Yup, cell was rather difficult to develop for. Sony was in fact quite proud of the fact that their CPU was so difficult to program.

Agreed with X360 and PS3 being very interesting. The past 2 generations we have had both sides use almost identical hardware. I am expecting that by the next generation as game complexity increases further, we will start seeing greater similarity in APIs for PC/Xbox and PlayStation. The only difference will be exclusives.


----------



## MIRTAZAPINE (Jan 3, 2022)

blanarahul said:


> Yup, cell was rather difficult to develop for. Sony was in fact quite proud of the fact that their CPU was so difficult to program.
> 
> Agreed with X360 and PS3 being very interesting. The past 2 generations we have had both sides use almost identical hardware. I am expecting that by the next generation as game complexity increases further, we will start seeing greater similarity in APIs for PC/Xbox and PlayStation. The only difference will be exclusives.



Sony is quite well-known to not be developer friendly and add to it their proprietary format they like to push out eg: pro duo, m2 memory card. When the PlayStation 2 generation started in the 2000 it was also difficult to programmed for versus friendly programmed console like the Sega Dreamcast that era. Sadly sega never managed to get the gaming market despite listening to developer for an easier console to programmed versus the predecessor the Saturn having a dual core cpu in the 90s. 

On Sony side they further grow exponentially difficult with the Ps3. It further cement Sony being a more hardware oriented company than a software based one. I do love PS3 it was such a technological wonder with it multi-core cpu and bluray player. I wonder what if Xbox 360 went to an X86 like their orginal xbox with a pentium 3 based cpu, it would probably accelerate the x86 move alot further.


----------



## WhoDecidedThat (Jan 3, 2022)

MIRTAZAPINE said:


> I wonder what if Xbox 360 went to an X86 like their orginal xbox with a pentium 3 based cpu, it would probably accelerate the x86 move alot further.


I doubt it would have changed anything for Sony. But, considering that X360 is the only non-x86 Xbox, X360 being x86 too would have allowed for effortless backwards compatibility since it would mean all Xboxs are x86.


----------



## cvaldes (Jan 4, 2022)

The ultimate end for all of this will be cloud gaming. If I am right then the architecture won't matter that much in terms of legacy acceptance. However it will be something that runs well on battery-powered mobile devices.

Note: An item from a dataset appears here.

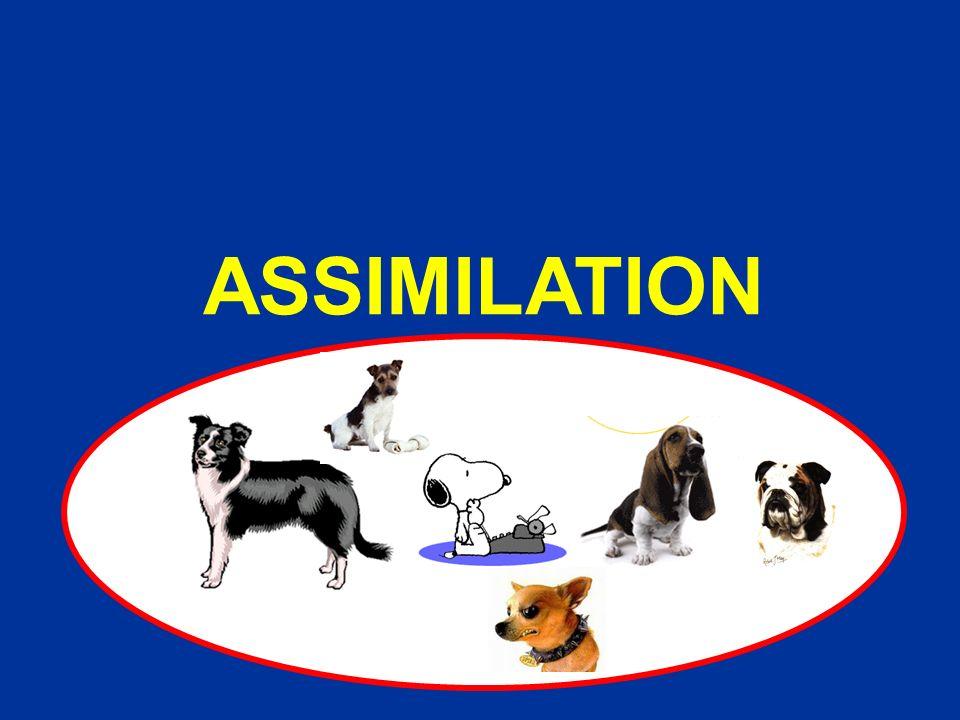 ASSIMILATION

Performance-per-watt will rule over rasterization performance.


----------



## ir_cow (Jan 4, 2022)

Video games for years was created for the platform. That all changed with Microsoft who used X86 in the OG Xbox. Now all consoles are X86 based. Moving away from this would cost billions in revenue. If developers are unwilling to port or make games for your system - it is doomed to fail.

Consoles will forever be X86 based unless its Nintendo who does whatever they like and only have 1st party games anyways.


----------



## cvaldes (Jan 4, 2022)

ir_cow said:


> Video games for years was created for the platform. That all changed with Microsoft who used X86 in the OG Xbox. Now all consoles are X86 based. Moving away from this would cost billions in revenue. If developers are unwilling to port or make games for your system - it is doomed to fail.
> 
> Consoles will forever be X86 based unless its Nintendo who does whatever they like and only have 1st party games anyways.

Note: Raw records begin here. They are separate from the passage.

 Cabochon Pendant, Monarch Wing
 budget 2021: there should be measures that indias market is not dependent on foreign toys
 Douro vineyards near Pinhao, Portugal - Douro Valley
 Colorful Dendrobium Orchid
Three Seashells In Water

LOL, Nintendo sells far more consoles than PlayStation and Xbox. And yes, their exclusive content is the industry's best.

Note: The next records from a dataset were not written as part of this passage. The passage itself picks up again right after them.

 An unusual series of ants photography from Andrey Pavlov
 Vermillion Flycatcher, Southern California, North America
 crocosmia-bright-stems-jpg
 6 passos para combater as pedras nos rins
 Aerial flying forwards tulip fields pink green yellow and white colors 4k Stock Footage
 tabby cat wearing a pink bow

I will point out that clouding gaming services run quite fine on non-X86 systems and cloud gaming is the way of the future. It's also worth pointing out that Nintendo themselves have changed architectures before. Super NES was based off of Motorola 6502, N64 was MIPS, GameCube was PowerPC, today's Switch is Nvidia Tegra.

If I recall correctly, the SNES Classic revival console is an ARM-based device running in emulation mode.

There are also current ARM-based hardware devices that play modern games natively (e.g., iOS and Android devices running Fortnite) so for sure the hardware has enough power. This also includes M1-powered Macs running games like Shadow of the Tomb Raider Intel binaries under Rosetta 2 emulation mode.